** START Given text **

This article examines allusions to Greek poetry in two Greek verse inscriptions carved on public monuments for Lycian dynasts of the late fifth and early fourth centuries b.c. (CEG 177, 888). Scholarship on these epigrams celebrating the rule, achievements and outstanding qualities of the dynasts Gergis (Lycian Kheriga) and Arbinas (Erbinna) has largely focussed on the evidence they provide for Lycian history, dynastic ideology and Lycia's relationship to Greece. Less attention has been paid to the possible significance of their long-noted echoes of Greek poetry. Literary analysis of these epigrams has been sidelined, it seems, owing to a prevailing assumption that they were composed and inscribed primarily for Greeks visiting or resident in Xanthus, the Lycian ‘capital’ where they were inscribed, and so their literariness, unheard by Lycian ears, cannot add to our understanding of Lycia and Lycians. Yet, a recent observation of Peter Thonemann suggests that the appropriation and manipulation of Greek poetry is in fact central to the dynastic intent of the epigrams: to assert Lycia's non-Greek, ‘Asiatic’ identity.

** END Given text **

(Aim of the exercise):
Using the passage on the Lycian verse inscriptions, answer each question below.
1. What Lycian names does it give for the dynasts Gergis and Arbinas?
2. In what city were the epigrams inscribed?
3. Whose recent observation suggests that using Greek poetry is central to the dynastic intent of the epigrams?

** START Entries shown **

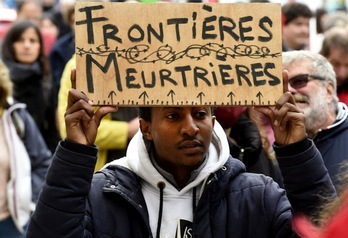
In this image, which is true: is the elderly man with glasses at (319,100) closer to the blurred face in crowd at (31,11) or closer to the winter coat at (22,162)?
the winter coat at (22,162)

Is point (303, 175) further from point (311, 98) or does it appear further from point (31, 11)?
point (31, 11)

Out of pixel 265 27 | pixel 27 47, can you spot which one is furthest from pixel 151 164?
pixel 27 47

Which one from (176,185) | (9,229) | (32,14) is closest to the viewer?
(176,185)

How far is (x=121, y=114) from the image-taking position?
7199 millimetres

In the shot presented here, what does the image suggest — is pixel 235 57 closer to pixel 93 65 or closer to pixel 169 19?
pixel 169 19

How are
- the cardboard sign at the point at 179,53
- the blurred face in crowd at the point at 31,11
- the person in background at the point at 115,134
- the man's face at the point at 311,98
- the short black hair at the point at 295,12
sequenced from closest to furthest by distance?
1. the cardboard sign at the point at 179,53
2. the man's face at the point at 311,98
3. the person in background at the point at 115,134
4. the short black hair at the point at 295,12
5. the blurred face in crowd at the point at 31,11

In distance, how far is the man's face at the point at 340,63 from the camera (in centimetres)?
730

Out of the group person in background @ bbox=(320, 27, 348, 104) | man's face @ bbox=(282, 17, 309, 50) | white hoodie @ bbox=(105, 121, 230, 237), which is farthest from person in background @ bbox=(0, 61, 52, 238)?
man's face @ bbox=(282, 17, 309, 50)

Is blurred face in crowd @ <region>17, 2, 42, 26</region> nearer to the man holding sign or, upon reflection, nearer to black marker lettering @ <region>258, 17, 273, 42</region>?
the man holding sign

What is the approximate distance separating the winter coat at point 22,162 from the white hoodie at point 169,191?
9.47 feet

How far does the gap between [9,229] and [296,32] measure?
396 centimetres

** END Entries shown **

(Output for this exercise):
1. Kheriga (for Gergis) and Erbinna (for Arbinas)
2. Xanthus
3. Peter Thonemann